WORK TO DO: Format the records from the line containing "What physical distance" through the end of the records as a two-column CSV with the headers text and answer. Give one row per record, put each field in quotation marks, and replace line breaks with spaces.

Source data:
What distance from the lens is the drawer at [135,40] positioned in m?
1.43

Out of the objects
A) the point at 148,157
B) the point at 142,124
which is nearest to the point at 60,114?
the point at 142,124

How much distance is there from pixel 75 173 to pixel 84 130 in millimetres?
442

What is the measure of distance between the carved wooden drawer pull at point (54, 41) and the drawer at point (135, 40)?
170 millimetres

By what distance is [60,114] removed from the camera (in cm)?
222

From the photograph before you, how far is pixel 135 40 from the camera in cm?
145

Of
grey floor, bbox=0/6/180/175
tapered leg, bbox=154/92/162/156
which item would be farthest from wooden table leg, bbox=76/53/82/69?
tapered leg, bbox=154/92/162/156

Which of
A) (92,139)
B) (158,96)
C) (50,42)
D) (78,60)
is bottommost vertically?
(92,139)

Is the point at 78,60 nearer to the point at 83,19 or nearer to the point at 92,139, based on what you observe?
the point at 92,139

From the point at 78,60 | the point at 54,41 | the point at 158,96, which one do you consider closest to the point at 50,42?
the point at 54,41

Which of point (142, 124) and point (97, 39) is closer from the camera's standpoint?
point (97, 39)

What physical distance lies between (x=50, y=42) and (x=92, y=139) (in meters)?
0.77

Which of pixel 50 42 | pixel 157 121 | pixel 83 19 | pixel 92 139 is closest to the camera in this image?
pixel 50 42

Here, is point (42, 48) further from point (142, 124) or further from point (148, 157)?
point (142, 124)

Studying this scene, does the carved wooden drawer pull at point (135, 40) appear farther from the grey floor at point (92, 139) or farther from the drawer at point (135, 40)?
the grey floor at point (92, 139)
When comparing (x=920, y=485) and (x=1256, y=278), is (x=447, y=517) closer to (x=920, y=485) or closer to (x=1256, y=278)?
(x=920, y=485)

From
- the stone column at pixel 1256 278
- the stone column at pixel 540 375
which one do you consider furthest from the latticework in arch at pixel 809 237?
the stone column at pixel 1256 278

CORRECT ANSWER:
text,answer
"What physical distance lies between (x=50, y=42) and (x=92, y=139) (in meters)?","0.77"
"Which of pixel 50 42 | pixel 157 121 | pixel 83 19 | pixel 92 139 is closest to the camera in this image?","pixel 50 42"
"Here, is point (42, 48) further from point (142, 124) or further from point (148, 157)?","point (142, 124)"
"Studying this scene, does the carved wooden drawer pull at point (135, 40) appear farther from the grey floor at point (92, 139) or farther from the drawer at point (135, 40)?","the grey floor at point (92, 139)"
"When comparing (x=920, y=485) and (x=1256, y=278), is (x=447, y=517) closer to (x=920, y=485) or closer to (x=1256, y=278)?","(x=920, y=485)"
"From - the stone column at pixel 1256 278 - the stone column at pixel 540 375 which one do you consider furthest from the latticework in arch at pixel 809 237?","the stone column at pixel 1256 278"